(Spatial reasoning question data)
..........
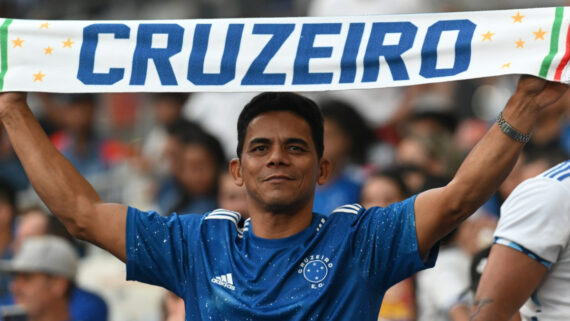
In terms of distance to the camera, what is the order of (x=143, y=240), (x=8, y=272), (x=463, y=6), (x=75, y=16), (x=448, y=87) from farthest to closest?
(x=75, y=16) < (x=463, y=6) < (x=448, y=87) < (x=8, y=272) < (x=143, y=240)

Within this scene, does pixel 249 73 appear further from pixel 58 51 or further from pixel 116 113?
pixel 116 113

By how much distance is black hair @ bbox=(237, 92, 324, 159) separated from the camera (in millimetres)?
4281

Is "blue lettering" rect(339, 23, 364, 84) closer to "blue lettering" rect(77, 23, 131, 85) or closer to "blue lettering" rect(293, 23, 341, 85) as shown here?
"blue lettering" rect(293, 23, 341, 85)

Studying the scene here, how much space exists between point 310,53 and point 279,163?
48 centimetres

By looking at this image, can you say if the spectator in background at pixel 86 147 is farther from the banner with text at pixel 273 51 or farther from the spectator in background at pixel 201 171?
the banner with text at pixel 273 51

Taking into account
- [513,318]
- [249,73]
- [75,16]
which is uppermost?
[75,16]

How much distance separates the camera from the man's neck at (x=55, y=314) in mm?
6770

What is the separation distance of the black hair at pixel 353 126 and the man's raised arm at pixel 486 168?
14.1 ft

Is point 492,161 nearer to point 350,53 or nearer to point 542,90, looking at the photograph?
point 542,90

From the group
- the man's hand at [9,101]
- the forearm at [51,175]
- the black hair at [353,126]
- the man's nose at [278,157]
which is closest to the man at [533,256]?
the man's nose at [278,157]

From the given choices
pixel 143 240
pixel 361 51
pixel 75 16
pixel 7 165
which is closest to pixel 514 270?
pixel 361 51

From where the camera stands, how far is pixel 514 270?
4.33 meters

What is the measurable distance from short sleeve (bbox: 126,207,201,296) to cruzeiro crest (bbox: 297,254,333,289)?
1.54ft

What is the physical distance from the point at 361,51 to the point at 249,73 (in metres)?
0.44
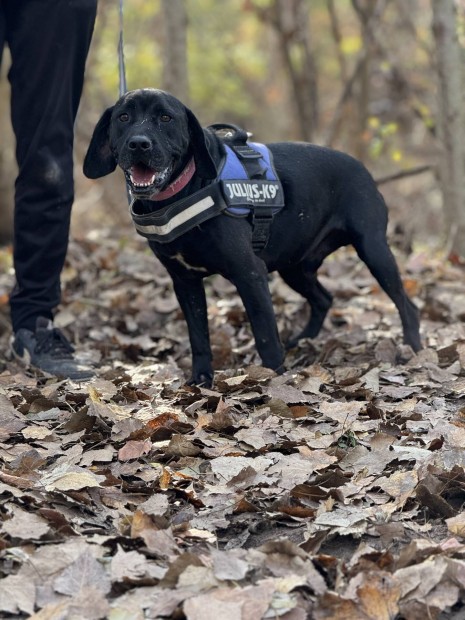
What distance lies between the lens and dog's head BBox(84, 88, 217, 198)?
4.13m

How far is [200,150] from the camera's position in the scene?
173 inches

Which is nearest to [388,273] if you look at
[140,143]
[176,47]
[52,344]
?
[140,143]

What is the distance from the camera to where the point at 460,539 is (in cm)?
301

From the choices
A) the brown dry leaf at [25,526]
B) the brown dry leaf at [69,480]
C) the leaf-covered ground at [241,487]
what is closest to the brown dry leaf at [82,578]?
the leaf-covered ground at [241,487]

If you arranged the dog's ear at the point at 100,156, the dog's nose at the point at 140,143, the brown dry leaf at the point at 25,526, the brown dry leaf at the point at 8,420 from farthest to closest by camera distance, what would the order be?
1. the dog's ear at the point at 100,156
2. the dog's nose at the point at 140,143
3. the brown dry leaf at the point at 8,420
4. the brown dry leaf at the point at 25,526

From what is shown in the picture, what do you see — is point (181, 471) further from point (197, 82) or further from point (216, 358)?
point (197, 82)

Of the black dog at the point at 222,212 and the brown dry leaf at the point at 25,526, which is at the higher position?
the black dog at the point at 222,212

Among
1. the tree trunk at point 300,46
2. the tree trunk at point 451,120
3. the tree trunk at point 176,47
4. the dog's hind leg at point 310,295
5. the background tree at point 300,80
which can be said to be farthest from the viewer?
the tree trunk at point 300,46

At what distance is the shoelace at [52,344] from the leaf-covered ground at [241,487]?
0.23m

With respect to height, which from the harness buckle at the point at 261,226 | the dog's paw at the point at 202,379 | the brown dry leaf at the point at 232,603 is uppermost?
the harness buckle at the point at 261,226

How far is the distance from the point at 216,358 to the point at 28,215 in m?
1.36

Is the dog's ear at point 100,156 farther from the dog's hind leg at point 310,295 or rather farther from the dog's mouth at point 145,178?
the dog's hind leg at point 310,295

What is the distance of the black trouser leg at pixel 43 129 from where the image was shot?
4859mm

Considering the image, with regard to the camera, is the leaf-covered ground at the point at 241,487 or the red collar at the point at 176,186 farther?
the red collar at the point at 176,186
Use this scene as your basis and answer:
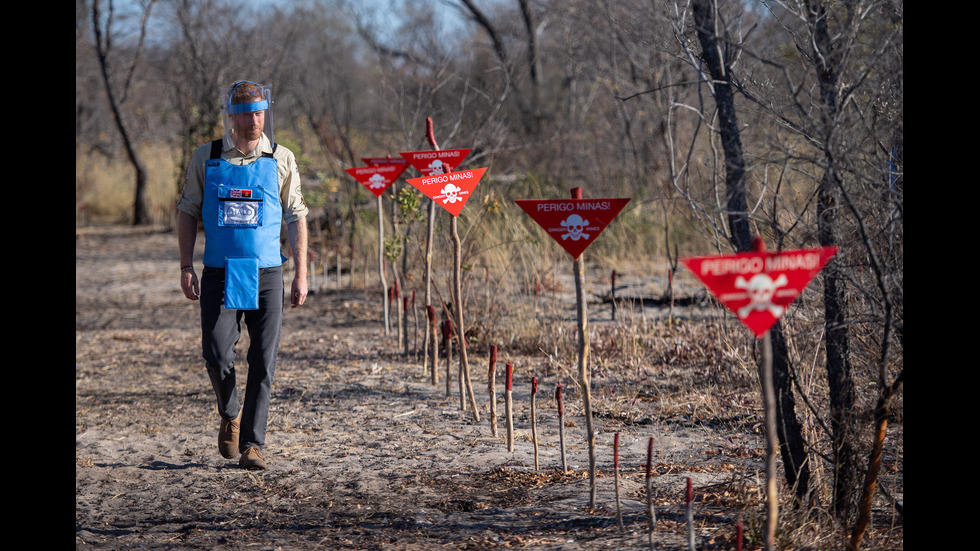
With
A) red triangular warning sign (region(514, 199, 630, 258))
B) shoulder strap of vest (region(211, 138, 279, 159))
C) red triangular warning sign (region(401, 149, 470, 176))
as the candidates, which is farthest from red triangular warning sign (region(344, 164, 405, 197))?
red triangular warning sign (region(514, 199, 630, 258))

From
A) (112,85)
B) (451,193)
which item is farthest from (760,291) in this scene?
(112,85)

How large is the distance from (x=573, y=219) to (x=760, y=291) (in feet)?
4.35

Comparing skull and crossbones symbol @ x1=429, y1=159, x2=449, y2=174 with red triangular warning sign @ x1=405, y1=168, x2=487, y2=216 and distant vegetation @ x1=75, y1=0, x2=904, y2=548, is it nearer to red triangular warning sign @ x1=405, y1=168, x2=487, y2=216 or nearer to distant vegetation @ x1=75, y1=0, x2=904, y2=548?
..........
What is asked: Copy out each line above word for word, leaving out the pictures.

Result:
In terms of distance to the camera, what is the order of (x=143, y=240), (x=8, y=272), (x=463, y=6), (x=75, y=16), (x=448, y=87) from farthest to closest?
(x=75, y=16) < (x=463, y=6) < (x=448, y=87) < (x=8, y=272) < (x=143, y=240)

Within this scene, does pixel 249 73 appear further from pixel 58 51 or further from pixel 116 113?
pixel 116 113

By how much distance is black hair @ bbox=(237, 92, 324, 159) separated from the camera (in millimetres)?
4281

Is "blue lettering" rect(339, 23, 364, 84) closer to "blue lettering" rect(77, 23, 131, 85) or closer to "blue lettering" rect(293, 23, 341, 85) as shown here?
"blue lettering" rect(293, 23, 341, 85)

Studying the scene here, how much space exists between point 310,53 and point 279,163?
48 centimetres

By looking at this image, can you say if the spectator in background at pixel 86 147 is farther from the banner with text at pixel 273 51 or farther from the spectator in background at pixel 201 171?
the banner with text at pixel 273 51

Taking into account
- [513,318]
- [249,73]
- [75,16]
which is uppermost?
[75,16]

How much distance separates the camera from the man's neck at (x=55, y=314) in mm?
6770

What is the separation distance of the black hair at pixel 353 126 and the man's raised arm at pixel 486 168?
14.1 ft

Is point 492,161 nearer to point 350,53 or nearer to point 542,90, looking at the photograph?
point 542,90

From the group
- the man's hand at [9,101]
- the forearm at [51,175]
- the black hair at [353,126]
- the man's nose at [278,157]
which is closest to the man at [533,256]?
the man's nose at [278,157]

From the given choices
pixel 143 240
pixel 361 51
pixel 75 16
pixel 7 165
which is closest to pixel 514 270?
pixel 361 51

From where the camera stands, how far is pixel 514 270?
4.33 meters

What is the measurable distance from short sleeve (bbox: 126,207,201,296) to cruzeiro crest (bbox: 297,254,333,289)?
1.54ft

What is the physical distance from the point at 361,51 to the point at 249,73 (in metres)?
0.44
What distance lies between the lens and dog's head BBox(84, 88, 217, 198)?
4.13m

How far is [200,150] from the camera's position in the scene?
173 inches

Which is nearest to [388,273] if you look at
[140,143]
[176,47]
[52,344]
?
[140,143]

What is the distance from the camera to where the point at 460,539 is (in cm)?
301

From the choices
A) the brown dry leaf at [25,526]
B) the brown dry leaf at [69,480]
C) the leaf-covered ground at [241,487]
what is closest to the brown dry leaf at [82,578]?
the leaf-covered ground at [241,487]

If you arranged the dog's ear at the point at 100,156, the dog's nose at the point at 140,143, the brown dry leaf at the point at 25,526, the brown dry leaf at the point at 8,420 from farthest to closest by camera distance, what would the order be?
1. the dog's ear at the point at 100,156
2. the dog's nose at the point at 140,143
3. the brown dry leaf at the point at 8,420
4. the brown dry leaf at the point at 25,526

From what is shown in the picture, what do you see — is point (181, 471) further from point (197, 82) or further from point (216, 358)?
point (197, 82)

Of the black dog at the point at 222,212 and the brown dry leaf at the point at 25,526, which is at the higher position?
the black dog at the point at 222,212

Among
1. the tree trunk at point 300,46
2. the tree trunk at point 451,120
3. the tree trunk at point 176,47
4. the dog's hind leg at point 310,295
5. the background tree at point 300,80
which can be said to be farthest from the viewer?
the tree trunk at point 300,46

At what distance is the shoelace at [52,344] from the leaf-covered ground at [241,487]?
0.23m

With respect to height, which from the harness buckle at the point at 261,226 | the dog's paw at the point at 202,379 | the brown dry leaf at the point at 232,603 is uppermost?
the harness buckle at the point at 261,226

How far is the distance from the point at 216,358 to the point at 28,215 in m?
1.36

Is the dog's ear at point 100,156 farther from the dog's hind leg at point 310,295 or rather farther from the dog's mouth at point 145,178?
the dog's hind leg at point 310,295

What is the distance of the black trouser leg at pixel 43 129 from where the image was shot?
4859mm

Considering the image, with regard to the camera, is the leaf-covered ground at the point at 241,487 or the red collar at the point at 176,186 farther?
the red collar at the point at 176,186
Use this scene as your basis and answer:
With
A) red triangular warning sign (region(514, 199, 630, 258))
B) shoulder strap of vest (region(211, 138, 279, 159))
C) red triangular warning sign (region(401, 149, 470, 176))
as the candidates, which is farthest from red triangular warning sign (region(344, 164, 405, 197))?
red triangular warning sign (region(514, 199, 630, 258))

From
A) (112,85)
B) (451,193)
which item is farthest from (760,291) in this scene?
(112,85)

How large is the distance from (x=573, y=219) to (x=760, y=291) (in feet)?
4.35

Comparing skull and crossbones symbol @ x1=429, y1=159, x2=449, y2=174 with red triangular warning sign @ x1=405, y1=168, x2=487, y2=216 and distant vegetation @ x1=75, y1=0, x2=904, y2=548, is it nearer to red triangular warning sign @ x1=405, y1=168, x2=487, y2=216 or nearer to distant vegetation @ x1=75, y1=0, x2=904, y2=548?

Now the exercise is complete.